3. Which strategies for learning from failure most effective?
4. When to "pull the plug" to maximize personal growth?
Note: Seth Godin also has much of great value to say about this in The Dip: A Little Book That Teaches You When to Quit (and When to Stick).
5. How and why self-compassion can help us learn from failure?
6. What are the relationships between and among emotional intelligence, support from others, and learning from failure?
7. Howe and why to prepare for multiple failures?
In Chapter 7, Shepherd shares additional reflections about various subjects discussed in the preceding chapters and his concluding remarks are in the form of reflections and advice to his daughter, Meg, as she is about to start kindergarten. One key point is, "I want her know that failure is not the opposite of success." A failure (including a project failure) is the opposite of success only when (a) there is nothing of value learned from it and then applied beneficially, (b) those involved are unable to manage the emotional pain and become totally risk-adverse, or (c) the person primarily responsible blames others, learns nothing, and continues the same behavior and attitude when involved in another project.
By the way, most of Shepherd's insights also suggest that there are successes (however defined) that are much less successful than presumed because (a) no one involved learns anything of value from it, (b) someone claims full (and undeserved)) credit for it, or (c) senior managers fail to understand and appreciate what the success has achieved and therefore do not leverage it, as was frequently the case at Xerox's research center in Palo Alto, for example, where breakthroughs in computer technology were abandoned.
Of special interest to me are the three strategies that Shepherd recommends to help us to manage our emotions so that we can learn from failure. Here is an abbreviation of his material.
1. What happened? "The first is a loss-oriented strategy that focuses on building an understanding of why the project [or initiative] failed. As we develop a plausible story for the failure, we can break emotional bonds to the [loss]." Relinquishing ownership of a loss does not deny our relationship with it. The story strategy assigns roles for participants who will now collaborate on the explanation of what happened. Failure (however defined) is almost never a solo performance.

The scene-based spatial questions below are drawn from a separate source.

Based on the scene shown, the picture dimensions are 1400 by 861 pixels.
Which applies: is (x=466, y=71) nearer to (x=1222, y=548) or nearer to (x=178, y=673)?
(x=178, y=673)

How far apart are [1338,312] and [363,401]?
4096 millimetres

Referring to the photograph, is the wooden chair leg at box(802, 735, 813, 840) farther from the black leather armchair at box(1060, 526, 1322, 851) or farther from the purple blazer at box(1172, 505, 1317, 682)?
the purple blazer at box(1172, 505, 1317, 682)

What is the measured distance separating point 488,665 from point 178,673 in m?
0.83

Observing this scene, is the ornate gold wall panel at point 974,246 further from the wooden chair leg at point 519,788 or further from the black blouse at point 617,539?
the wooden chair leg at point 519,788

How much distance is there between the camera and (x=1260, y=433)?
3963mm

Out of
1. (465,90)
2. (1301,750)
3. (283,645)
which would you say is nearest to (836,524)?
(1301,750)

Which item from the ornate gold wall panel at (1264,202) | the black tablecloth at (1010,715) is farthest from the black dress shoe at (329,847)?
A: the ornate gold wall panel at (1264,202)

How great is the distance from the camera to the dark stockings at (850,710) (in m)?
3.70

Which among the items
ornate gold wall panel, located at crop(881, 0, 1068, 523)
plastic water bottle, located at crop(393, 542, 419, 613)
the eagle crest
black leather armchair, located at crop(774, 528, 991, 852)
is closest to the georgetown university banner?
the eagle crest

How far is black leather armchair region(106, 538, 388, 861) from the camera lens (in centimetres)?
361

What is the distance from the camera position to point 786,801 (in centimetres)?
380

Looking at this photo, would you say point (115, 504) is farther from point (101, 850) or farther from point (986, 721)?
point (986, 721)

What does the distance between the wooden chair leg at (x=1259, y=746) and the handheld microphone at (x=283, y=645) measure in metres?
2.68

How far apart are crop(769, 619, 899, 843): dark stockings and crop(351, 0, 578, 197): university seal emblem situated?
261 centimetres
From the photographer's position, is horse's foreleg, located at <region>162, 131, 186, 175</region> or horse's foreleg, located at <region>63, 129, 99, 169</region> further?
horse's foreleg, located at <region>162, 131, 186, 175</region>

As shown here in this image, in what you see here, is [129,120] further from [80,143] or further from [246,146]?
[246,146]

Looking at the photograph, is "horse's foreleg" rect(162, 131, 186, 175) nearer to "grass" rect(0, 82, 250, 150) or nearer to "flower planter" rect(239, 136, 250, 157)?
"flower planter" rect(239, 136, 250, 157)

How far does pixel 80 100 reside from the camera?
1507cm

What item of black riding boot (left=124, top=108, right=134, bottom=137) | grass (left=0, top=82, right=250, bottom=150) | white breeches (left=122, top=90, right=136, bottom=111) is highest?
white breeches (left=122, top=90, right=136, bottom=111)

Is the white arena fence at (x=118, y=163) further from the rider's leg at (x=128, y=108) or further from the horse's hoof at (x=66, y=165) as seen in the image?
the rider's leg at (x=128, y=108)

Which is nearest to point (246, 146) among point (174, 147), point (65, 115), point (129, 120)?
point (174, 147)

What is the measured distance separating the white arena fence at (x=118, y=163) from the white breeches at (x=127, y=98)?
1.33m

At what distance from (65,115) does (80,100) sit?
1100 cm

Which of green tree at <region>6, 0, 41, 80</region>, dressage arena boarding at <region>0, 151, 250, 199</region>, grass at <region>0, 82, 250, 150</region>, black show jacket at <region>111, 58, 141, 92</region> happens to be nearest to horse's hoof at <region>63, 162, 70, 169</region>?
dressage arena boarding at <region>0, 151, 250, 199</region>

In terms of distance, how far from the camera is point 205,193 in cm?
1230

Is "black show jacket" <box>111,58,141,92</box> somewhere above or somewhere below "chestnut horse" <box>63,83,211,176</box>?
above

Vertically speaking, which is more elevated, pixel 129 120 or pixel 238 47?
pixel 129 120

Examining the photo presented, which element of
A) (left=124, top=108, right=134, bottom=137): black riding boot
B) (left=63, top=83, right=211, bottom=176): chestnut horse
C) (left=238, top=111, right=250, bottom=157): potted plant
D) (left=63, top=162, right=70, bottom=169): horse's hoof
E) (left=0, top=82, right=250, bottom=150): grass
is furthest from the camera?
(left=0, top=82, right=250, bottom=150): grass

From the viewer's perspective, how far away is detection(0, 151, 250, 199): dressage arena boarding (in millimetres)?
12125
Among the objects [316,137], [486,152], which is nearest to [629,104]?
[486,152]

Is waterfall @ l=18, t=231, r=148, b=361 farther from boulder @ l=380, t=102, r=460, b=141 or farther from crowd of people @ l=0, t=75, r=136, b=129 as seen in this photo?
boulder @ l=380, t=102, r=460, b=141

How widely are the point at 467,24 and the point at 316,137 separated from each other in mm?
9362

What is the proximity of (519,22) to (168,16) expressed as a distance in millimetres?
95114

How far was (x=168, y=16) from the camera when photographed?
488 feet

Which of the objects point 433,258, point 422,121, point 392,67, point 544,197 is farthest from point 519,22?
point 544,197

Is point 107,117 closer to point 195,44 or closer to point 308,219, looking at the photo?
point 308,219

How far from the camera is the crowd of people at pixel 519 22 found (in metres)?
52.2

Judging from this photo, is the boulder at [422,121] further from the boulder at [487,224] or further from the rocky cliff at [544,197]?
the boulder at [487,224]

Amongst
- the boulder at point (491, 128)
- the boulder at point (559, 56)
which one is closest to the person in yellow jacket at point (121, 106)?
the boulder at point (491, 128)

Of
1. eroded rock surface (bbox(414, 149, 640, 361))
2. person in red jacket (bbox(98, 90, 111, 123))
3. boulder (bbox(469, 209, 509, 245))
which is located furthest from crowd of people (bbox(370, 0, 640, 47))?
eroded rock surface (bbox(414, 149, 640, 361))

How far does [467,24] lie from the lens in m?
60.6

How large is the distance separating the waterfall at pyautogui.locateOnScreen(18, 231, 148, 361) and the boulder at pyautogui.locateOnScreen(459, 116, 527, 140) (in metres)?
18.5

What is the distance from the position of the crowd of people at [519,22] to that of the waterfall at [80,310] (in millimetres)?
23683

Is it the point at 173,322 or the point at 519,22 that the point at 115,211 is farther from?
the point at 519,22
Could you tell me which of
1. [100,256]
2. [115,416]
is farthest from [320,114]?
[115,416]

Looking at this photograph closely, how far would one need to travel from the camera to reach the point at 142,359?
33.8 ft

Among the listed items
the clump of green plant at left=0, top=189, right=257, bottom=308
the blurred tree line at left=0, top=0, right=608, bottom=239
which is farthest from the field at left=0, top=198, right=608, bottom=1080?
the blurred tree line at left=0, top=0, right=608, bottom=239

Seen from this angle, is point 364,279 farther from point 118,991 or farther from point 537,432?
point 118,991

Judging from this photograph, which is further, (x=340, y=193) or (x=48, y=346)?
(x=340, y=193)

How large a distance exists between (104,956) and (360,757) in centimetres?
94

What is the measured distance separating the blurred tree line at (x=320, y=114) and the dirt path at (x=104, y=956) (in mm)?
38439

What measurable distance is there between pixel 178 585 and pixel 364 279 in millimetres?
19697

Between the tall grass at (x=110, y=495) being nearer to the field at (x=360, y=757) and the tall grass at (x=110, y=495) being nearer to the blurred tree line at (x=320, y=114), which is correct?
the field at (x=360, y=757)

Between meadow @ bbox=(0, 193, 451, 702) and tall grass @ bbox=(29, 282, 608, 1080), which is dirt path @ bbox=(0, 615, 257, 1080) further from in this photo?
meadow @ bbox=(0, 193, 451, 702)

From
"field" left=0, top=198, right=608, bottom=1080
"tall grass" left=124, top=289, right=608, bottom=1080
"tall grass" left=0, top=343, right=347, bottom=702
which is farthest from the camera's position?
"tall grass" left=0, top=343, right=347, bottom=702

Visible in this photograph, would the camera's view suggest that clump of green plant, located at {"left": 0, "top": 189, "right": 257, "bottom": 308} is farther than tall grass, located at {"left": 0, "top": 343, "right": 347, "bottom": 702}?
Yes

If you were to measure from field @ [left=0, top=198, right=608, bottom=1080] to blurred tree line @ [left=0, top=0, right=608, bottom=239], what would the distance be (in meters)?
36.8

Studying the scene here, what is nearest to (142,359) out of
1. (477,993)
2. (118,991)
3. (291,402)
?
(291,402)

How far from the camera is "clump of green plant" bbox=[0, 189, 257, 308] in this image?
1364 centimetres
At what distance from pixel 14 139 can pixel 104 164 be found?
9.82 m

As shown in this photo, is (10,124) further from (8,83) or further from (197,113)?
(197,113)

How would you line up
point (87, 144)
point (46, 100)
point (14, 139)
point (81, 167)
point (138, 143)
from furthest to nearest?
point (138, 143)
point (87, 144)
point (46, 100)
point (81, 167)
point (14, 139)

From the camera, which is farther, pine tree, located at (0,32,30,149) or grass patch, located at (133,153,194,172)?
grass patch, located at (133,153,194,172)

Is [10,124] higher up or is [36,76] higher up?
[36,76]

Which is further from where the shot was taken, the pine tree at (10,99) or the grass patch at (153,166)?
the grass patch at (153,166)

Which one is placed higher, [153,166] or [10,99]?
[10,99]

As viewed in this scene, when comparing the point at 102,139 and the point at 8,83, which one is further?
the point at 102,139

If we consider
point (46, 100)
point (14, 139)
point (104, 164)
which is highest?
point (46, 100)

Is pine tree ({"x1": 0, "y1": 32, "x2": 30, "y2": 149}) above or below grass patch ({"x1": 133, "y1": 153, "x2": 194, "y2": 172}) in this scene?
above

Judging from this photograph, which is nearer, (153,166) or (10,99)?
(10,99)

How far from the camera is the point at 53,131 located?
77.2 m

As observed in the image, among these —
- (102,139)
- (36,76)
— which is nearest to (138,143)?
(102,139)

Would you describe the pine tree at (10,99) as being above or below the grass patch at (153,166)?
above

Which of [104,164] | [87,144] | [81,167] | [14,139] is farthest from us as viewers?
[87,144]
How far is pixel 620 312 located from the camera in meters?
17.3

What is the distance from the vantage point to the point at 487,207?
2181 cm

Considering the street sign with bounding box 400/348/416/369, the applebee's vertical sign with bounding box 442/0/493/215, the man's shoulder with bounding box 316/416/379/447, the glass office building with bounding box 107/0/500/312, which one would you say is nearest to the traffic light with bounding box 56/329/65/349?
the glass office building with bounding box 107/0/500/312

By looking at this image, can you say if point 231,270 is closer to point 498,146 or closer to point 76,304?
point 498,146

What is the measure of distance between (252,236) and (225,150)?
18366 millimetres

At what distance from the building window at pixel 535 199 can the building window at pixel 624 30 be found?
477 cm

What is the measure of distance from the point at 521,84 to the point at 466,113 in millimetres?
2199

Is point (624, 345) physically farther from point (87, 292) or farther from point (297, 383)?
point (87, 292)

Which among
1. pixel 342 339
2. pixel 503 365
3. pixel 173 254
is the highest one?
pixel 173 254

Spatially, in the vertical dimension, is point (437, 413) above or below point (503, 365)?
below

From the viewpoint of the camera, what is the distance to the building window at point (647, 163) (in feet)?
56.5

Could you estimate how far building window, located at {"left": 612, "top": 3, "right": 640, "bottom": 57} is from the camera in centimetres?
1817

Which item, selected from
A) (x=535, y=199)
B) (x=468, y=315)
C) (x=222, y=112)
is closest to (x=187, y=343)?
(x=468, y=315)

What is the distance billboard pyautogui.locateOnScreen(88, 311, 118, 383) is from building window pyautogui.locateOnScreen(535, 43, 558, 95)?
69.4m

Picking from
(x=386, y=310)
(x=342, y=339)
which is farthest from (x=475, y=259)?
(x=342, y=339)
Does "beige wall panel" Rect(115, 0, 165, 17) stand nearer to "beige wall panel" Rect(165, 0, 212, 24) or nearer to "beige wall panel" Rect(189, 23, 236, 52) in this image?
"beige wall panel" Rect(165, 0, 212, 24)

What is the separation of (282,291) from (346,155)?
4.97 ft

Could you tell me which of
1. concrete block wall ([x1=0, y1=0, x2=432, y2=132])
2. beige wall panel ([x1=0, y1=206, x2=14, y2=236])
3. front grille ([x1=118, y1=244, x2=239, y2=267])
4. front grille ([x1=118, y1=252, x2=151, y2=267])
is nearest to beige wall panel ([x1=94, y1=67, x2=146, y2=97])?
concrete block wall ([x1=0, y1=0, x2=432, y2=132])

2. What caused it to happen? "The second approach is a restoration-oriented strategy that involves both distracting ourselves from thinking about the [failure] and addressing secondary causes." Failure tends to cause various exaggerations, including exaggeration of one's responsibility for it. It is never an orphan.
3. Now what? "The third strategy is a combination of the other two. The oscillation strategy involves alternating the use of the other two strategies. This allows us to benefit from either one for an extended period of time."
Shepherd goes on to say, "This process maximizes learning from failure by managing emotions. It helps focus attention on collecting information about why the project [or initiative] fails to construct a plausible account of the failure event. In doing so, we can break the emotional bonds to the [loss], reducing the strength of the emotional response and eventually eliminating it."
I commend Dean Shepherd on a brilliant achievement. Bravo!